Anzichè ritenere che i mali della giustizia risiedano e si risolvano nel continuare a costruire barricate tra onesti e disonesti, così da far passare l’idea che introdurre ancora ipotesi di reato- ovviamente in materia di pubblica amministrazione- sia la cura efficace per far fronte alle disfunzioni di un intero sistema (nel solco del moralistico approccio di Mani Pulite) sarebbe utile e più realistico finalmente rendersi conto che il gigante ha i piedi sporchi e che vanno lavati con urgenza.
Al gigante giustizia si è offerto sinora il ruolo ed il compito di essere il grande moralizzatore, ma non ci si è accorti che mentre veniva tarato per far avere al Paese mani linde, progressivamente indebolendosi nelle fondamenta del suo corpo di garanzie, ai suoi piedi- cioè nel suo stesso basamento, fatto del rispetto dei diritti del singolo- si andava piano piano formando il calcare del dispregio del Giusto Processo.
Nel basamento sono i fondi, le strutture, l’organizzazione, sono cioè il funzionamento quotidiano e “normale” della macchina. Quello, per intendersi, destinato a tutti gli altri reati cosiddetti comuni e per tutti gli imputati comuni. Per costoro il gigante non ha bisogno di essere interpellato per essere l’alleato della lotta all’immoralità. Per costoro non importa se il gigante si muova lento, impacciato, vecchio, appesantito, senza risorse e soprattutto se, nel tentativo, di proseguire il suo cammino ed assicurare il suo (vero!) scopo gli sia consentito non avere l’attenzione necessaria ai diritti di garanzia.

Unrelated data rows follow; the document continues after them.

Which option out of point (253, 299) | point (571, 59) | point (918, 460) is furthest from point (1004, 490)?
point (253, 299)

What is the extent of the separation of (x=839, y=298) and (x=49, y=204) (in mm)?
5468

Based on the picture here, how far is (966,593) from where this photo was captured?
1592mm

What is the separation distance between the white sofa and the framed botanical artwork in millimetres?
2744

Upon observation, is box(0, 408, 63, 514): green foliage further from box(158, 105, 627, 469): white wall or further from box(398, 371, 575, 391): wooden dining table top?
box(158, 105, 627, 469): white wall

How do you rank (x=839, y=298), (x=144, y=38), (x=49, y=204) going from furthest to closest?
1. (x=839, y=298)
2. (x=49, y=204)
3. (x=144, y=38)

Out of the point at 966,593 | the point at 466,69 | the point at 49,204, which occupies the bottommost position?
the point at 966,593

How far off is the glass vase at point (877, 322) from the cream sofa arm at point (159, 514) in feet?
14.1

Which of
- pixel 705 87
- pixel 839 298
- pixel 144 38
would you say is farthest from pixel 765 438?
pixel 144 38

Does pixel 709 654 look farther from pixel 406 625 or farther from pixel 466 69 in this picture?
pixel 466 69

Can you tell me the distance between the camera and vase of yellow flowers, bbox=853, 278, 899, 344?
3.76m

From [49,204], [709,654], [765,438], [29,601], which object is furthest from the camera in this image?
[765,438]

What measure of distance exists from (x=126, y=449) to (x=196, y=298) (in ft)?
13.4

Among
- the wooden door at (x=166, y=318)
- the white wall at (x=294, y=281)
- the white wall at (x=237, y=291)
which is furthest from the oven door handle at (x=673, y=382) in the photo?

E’ riduttivo, allora, l’approccio secondo cui la priorità assoluta per la riforma della giustizia sia la corruzione (che beninteso è un problema enorme) e che la lotta ad essa ne sia il viatico ineludibile e più avvertito. E’ vero che essa va sradicata nella maniera più decisa, ma ciò non ha nulla a che fare con il malfunzionamento stesso della giustizia. Una giustizia efficace è innanzitutto una giustizia tempestiva, in grado di offrire risposte in tempi ragionevoli. E’ una giustizia che vuole consentire accesso attutte le richieste. E’ una giustizia di qualità che garantisce maggiore uniformità di interpretazione, quindi maggiore certezza del diritto. Ma, soprattutto, una giustizia che funzioni perchè normalmente dotata degli strumenti e delle risorse essenziali con caratteristiche tali da favorire scambi ed investimenti.
Questa giustizia- non l’utilizzo di una giustizia a tutti i costi pur di condurre la lotta al malaffare- assicura una migliore concorrenza delle imprese e dei loro servizi. Basti riflettere a ciò che è avvenuto nel Mezzogiorno negli ultimi venti anni e porsi una domanda. Non è forse vero che il consolidamento e l’espansione della criminalità sono connessi alla diffusione di comportmaneti illegali e criminali nell’attività politica ed amministrativa, favoriti dal controllo dei cospicui flussi di spesa pubblica decentrata, determinando la formazione di un nuovo ceto di mediatori politici largamente permeabile alle pressioni criminose nel tentativo di espandere l’illecito con l’inserimento nel ricco mercato degli appalti pubblici della potenza economica acquisita col narcotraffico ed altre imprese illegali, il tutto nella frequentissima impossibilità talvolta di celebrare i processi per la mancanza delle aule o per la carenza di giudici e personale di cancelleria?
La strada, insomma, non può essere quella seguita fin qui.
Si deve abbandonare la visione secondo cui il gigante debba attivarsi perchè con la sua mole sia di aiuto a combattere fenomeni, e piuttosto avviare la ricerca di interventi strutturali di riforma e non più emergenziali per fronteggiare di volta in volta le “questioni calde” del momento.